Artist and set designer
Hilton McConnico ( 1943 – 2018) was American furniture and interior designer. He was born in Memphis, Tennessee. He worked professionally in Paris. He began painting at a young age and had his first exhibition at the age of fourteen. He worked in the fashion industry, designing debutante gowns and wedding gowns. He launched his own clothing business in Memphis when he was 18 years old.
He travelled to New York and showed his work to Grace Mirabella of Vogue magazine, who suggested he spend a year in Paris. In 1965, he relocated to Paris. He was madly in love with Paris, although he had only visited once and didn’t know the language. He fled with all of his possessions and what he thought was enough money to last two years. He had spent it all after six months. He worked as a tourist portrait painter at Sacre-Coeur and stayed in a maid’s room.
He worked as an assistant to Ted Lapidus, designing a couture dress collection. He created the first ready-to-wear menswear collection for Yves Saint-Laurent. He was a fur designer for Neiman Marcus. McConnico designed his first film set for friend and filmmaker Bob Swaim in 1974, and since then has worked on 22 films set designs and over 30 television advertisements in France.

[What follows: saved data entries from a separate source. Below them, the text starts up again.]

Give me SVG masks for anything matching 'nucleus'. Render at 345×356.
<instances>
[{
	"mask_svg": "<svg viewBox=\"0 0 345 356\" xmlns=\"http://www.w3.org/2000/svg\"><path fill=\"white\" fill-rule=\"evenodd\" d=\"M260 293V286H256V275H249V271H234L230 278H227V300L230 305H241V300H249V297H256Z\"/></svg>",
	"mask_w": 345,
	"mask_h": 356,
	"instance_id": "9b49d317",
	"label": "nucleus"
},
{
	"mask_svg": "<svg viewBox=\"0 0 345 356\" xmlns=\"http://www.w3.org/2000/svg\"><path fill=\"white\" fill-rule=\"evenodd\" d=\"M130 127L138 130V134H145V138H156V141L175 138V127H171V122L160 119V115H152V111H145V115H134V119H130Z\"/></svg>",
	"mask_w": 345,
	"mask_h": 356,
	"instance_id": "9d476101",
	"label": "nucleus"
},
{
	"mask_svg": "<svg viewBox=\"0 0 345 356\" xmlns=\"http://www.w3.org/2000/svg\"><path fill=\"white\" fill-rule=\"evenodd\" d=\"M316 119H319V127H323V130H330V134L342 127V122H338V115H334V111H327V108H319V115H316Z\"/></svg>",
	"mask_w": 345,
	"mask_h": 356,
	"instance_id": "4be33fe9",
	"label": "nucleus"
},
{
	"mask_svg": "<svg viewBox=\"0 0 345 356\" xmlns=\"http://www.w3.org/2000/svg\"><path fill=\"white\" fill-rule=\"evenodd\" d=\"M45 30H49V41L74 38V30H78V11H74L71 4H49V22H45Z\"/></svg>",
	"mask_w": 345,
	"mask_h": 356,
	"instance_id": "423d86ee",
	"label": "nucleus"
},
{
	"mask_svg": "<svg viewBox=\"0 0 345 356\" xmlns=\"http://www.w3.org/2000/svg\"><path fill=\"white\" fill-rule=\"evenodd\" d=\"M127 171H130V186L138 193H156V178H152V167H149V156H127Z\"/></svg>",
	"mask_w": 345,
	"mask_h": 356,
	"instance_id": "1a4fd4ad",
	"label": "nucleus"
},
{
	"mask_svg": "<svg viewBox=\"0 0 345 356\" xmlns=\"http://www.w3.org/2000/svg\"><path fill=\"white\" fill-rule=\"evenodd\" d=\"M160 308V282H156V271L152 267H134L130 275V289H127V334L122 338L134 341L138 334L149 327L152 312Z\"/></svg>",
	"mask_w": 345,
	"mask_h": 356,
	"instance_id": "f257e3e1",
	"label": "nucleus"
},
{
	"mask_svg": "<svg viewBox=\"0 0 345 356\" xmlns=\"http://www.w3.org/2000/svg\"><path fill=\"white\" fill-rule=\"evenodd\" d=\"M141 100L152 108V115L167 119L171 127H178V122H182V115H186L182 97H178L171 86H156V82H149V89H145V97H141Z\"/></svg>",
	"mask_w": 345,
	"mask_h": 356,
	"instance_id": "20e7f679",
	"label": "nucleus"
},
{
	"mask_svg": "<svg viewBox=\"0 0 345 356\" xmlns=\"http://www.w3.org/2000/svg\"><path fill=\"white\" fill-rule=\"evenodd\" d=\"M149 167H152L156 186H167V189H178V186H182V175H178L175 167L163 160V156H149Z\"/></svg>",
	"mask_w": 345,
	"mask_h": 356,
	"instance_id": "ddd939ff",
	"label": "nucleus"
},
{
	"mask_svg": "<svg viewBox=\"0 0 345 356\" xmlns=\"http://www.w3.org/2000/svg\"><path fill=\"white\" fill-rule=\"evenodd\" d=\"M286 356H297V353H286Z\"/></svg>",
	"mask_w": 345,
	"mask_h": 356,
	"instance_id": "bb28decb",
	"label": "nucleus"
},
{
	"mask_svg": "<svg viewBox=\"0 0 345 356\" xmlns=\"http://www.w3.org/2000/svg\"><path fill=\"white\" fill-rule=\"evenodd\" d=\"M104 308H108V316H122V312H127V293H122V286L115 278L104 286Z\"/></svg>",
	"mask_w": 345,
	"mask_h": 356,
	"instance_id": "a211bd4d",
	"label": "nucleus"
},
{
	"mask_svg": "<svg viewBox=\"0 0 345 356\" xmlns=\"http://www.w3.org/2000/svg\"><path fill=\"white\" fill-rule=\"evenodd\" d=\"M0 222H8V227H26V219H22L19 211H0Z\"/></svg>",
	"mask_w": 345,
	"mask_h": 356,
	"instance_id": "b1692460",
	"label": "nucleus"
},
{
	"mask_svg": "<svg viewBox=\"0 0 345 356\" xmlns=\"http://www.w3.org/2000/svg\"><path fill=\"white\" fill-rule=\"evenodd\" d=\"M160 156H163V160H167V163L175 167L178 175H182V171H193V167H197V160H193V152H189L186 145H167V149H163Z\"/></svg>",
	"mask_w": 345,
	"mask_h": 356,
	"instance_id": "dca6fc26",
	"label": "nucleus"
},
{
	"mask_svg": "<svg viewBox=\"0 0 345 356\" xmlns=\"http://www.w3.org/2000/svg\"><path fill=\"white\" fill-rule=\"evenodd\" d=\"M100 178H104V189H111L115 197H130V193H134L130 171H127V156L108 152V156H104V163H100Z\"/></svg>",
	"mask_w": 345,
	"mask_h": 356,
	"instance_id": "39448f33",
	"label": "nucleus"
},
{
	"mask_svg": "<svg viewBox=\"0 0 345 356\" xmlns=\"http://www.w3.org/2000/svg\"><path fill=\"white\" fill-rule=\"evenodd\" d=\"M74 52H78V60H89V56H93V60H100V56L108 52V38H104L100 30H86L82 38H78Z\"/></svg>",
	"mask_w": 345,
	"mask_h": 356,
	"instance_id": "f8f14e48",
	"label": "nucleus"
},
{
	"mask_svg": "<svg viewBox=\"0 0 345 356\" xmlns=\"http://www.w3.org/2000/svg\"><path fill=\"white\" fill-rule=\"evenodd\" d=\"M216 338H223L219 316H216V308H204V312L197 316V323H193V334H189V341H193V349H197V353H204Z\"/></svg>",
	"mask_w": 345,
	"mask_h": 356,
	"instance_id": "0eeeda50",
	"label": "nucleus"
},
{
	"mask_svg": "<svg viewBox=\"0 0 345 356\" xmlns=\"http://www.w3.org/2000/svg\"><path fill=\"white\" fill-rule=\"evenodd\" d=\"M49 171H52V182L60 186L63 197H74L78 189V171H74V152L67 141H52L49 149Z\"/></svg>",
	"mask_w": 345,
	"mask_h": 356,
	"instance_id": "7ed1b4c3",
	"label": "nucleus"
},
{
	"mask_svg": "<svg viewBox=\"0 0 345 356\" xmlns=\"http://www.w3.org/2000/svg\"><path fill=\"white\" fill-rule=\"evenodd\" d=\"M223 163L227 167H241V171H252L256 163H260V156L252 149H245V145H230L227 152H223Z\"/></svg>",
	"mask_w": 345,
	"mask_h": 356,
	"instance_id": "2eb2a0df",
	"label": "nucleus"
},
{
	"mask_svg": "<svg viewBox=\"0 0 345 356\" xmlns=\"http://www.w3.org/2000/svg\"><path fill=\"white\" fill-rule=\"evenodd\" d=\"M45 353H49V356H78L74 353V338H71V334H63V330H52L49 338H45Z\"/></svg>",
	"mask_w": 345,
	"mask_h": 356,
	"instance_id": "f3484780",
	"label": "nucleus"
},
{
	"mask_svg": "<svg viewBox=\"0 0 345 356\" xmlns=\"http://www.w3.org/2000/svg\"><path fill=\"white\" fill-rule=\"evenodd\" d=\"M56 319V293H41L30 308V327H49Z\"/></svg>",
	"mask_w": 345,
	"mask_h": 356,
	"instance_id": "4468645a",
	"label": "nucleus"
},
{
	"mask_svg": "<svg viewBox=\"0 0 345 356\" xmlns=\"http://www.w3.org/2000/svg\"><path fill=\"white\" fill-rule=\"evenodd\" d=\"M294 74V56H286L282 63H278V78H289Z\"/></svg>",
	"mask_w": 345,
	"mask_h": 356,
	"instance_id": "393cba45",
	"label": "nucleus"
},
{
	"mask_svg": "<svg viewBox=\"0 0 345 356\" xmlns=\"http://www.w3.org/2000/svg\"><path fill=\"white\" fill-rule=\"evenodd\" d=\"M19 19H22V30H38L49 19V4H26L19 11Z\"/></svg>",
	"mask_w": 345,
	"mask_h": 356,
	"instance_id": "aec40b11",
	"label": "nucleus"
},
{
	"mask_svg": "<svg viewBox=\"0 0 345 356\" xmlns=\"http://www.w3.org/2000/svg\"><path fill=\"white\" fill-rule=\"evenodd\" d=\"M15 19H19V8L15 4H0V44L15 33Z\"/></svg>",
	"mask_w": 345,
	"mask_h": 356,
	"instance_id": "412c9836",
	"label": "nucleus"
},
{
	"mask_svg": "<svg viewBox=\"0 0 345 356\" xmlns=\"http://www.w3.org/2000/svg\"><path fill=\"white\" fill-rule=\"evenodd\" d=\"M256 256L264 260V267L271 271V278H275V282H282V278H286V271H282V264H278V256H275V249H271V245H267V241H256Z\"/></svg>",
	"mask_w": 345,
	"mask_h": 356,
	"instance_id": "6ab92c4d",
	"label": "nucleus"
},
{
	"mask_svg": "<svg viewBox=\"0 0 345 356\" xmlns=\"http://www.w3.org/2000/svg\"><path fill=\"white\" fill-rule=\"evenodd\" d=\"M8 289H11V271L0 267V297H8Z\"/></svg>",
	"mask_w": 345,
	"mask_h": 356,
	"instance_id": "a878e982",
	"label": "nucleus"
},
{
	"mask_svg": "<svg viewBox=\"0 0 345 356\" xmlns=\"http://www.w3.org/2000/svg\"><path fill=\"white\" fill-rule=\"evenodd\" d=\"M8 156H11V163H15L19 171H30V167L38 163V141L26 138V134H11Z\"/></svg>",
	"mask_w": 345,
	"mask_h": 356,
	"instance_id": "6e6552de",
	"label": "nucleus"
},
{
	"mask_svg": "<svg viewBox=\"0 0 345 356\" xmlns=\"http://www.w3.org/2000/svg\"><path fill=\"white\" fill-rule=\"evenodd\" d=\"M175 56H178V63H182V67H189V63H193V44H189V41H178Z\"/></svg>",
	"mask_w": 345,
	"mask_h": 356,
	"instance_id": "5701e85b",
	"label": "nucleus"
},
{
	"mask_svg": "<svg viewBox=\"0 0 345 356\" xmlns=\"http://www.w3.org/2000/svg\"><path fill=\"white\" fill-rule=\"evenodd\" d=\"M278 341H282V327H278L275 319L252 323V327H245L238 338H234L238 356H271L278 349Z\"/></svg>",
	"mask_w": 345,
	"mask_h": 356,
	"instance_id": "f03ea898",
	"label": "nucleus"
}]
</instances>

He designed the sets for Jean-Jacques Beineix’s films Diva (1981) and La Lune dans le caniveau (1983), for which he received a César French film award. Other film sets for Francois Truffaut and Claude Chabrol were created. He began working in the decorative arts in 1985, designing pate-de-Verre glassware with a cactus motif for Daum in the late 1980s. From the late 1980s, he developed rugs for Toulemonde Bochart, china and a silk foulard for Hermés for the 1989 French Revolution bicentennial, and carpets and fabrics for Galeries Lafayette under McConnico’s label. He designed a horse racing museum in the Bois de Boulogne, Paris, in 1989 and a museum of costume history in Chateau Chinon. In 1989, he developed a limited-edition cactus-motif rug for Art Surface. He rebuilt the Paris métro station Chaussée-d’Antin with collaborator Gilles Le Gall.
In the early 1980s, McConnico became involved in the field of interior design. The “Nevada” bowl, a dramatic circle of crystal set on a cactus-shaped pate de Verre base, was part of his first collection for Daum, which debuted in 1987. He also made cactus interpretations for Daum and Crystal, as well as pate de Verre stemware. “Rock,” “Sun,” “Wind,” “Sand,” “Rain,” and “Dust,” he named the glasses.
Later, he worked with Hermès on the brand’s museum in Tokyo, housed in a Renzo Piano-designed Ginza building. In 2005, he received the Sommet du Luxe et de la Création’s Talent de l’Audace award in appreciation of his exceptional career.
Despite working and socialising with people like former French President François Mitterand and filmmaker Francois Truffaut, McConnico “never lost his whimsy or Southern sense of humour.” The emblem for his fashion and design line, which included a stylised “HMc” surrounded by the legend: “Memphis-Tennessee
Byars, M., & Riley, T. (2004). The design encyclopedia. Laurence King Publishing.